PROVIDED TEXT ▸
Segment Open

Background: Retinal ischemia plays a central pathophysiological role in numerous eye diseases, such as glaucoma. In addition to apoptosis, autophagy, necroptosis and ferroptosis are among the cell death mechanisms of ischemia; however, their role is not clearly understood and controversially discussed.
Objective: The aim of this study is to gain an improved understanding of the role of alternative cell death mechanisms such as autophagy and necroptosis after retinal ischemia. Based on this, future autophagy-based or necroptosis-based therapeutic approaches could be developed.
Material and methods: Retinal ischemia reperfusion was induced in one eye of 6 to 8‑week-old rats by temporarily increasing the intraocular pressure to 140 mm Hg (60 min), followed by reperfusion. The untreated contralateral eye served as a control. Retinas after ischemia and control retinas were examined 7 days after ischemia immunohistochemically with markers for retinal ganglion cells (RGC), astrocytes (GFAP) as well as an autophagy (LAMP1) and a necroptosis marker (RIPK3) (n = 6/group).
Results: Ischemia reperfusion resulted in both significant RGC loss (p ≤ 0.001) and a significant increase of astrocyte area (p = 0.026) after 7 days. Interestingly, the number of autophagic LAMP1 positive cells was unchanged 7 days after ischemia (p = 0.272), whereas the number of necroptotic RIPK3 positive cells was significantly increased (p ≤ 0.001).
Conclusion: Necroptotic processes appear to be activated 7 days after ischemia reperfusion, contributing to retinal cell death and activation of astrocytes. Late autophagic processes are not activated 7 days after ischemia. Necroptosis-associated parameters could therefore be targeted as an early therapeutic approach after ischemia in the future.

Segment Closed

DATA ▸
Segment Open

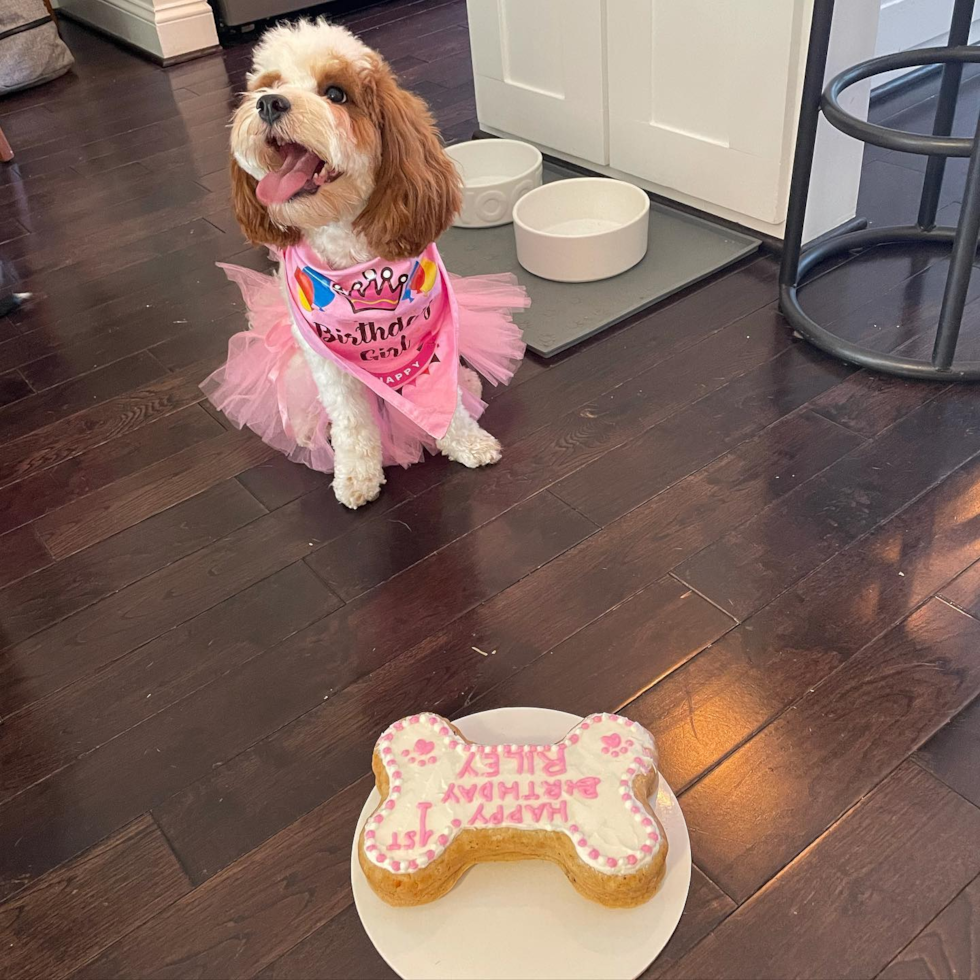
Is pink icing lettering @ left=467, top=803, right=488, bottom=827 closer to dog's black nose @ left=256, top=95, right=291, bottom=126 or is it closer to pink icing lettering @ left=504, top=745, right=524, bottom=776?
pink icing lettering @ left=504, top=745, right=524, bottom=776

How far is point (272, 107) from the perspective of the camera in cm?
131

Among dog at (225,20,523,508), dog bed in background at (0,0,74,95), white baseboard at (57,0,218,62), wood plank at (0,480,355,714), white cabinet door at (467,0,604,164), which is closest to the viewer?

Segment Closed

TASK BRIEF ▸ Extract the passage of the retinal ischemia abstract above between "Background: Retinal ischemia" and "and controversially discussed.", inclusive, copying it word for word.

TASK RESULT ▸
Background: Retinal ischemia plays a central pathophysiological role in numerous eye diseases, such as glaucoma. In addition to apoptosis, autophagy, necroptosis and ferroptosis are among the cell death mechanisms of ischemia; however, their role is not clearly understood and controversially discussed.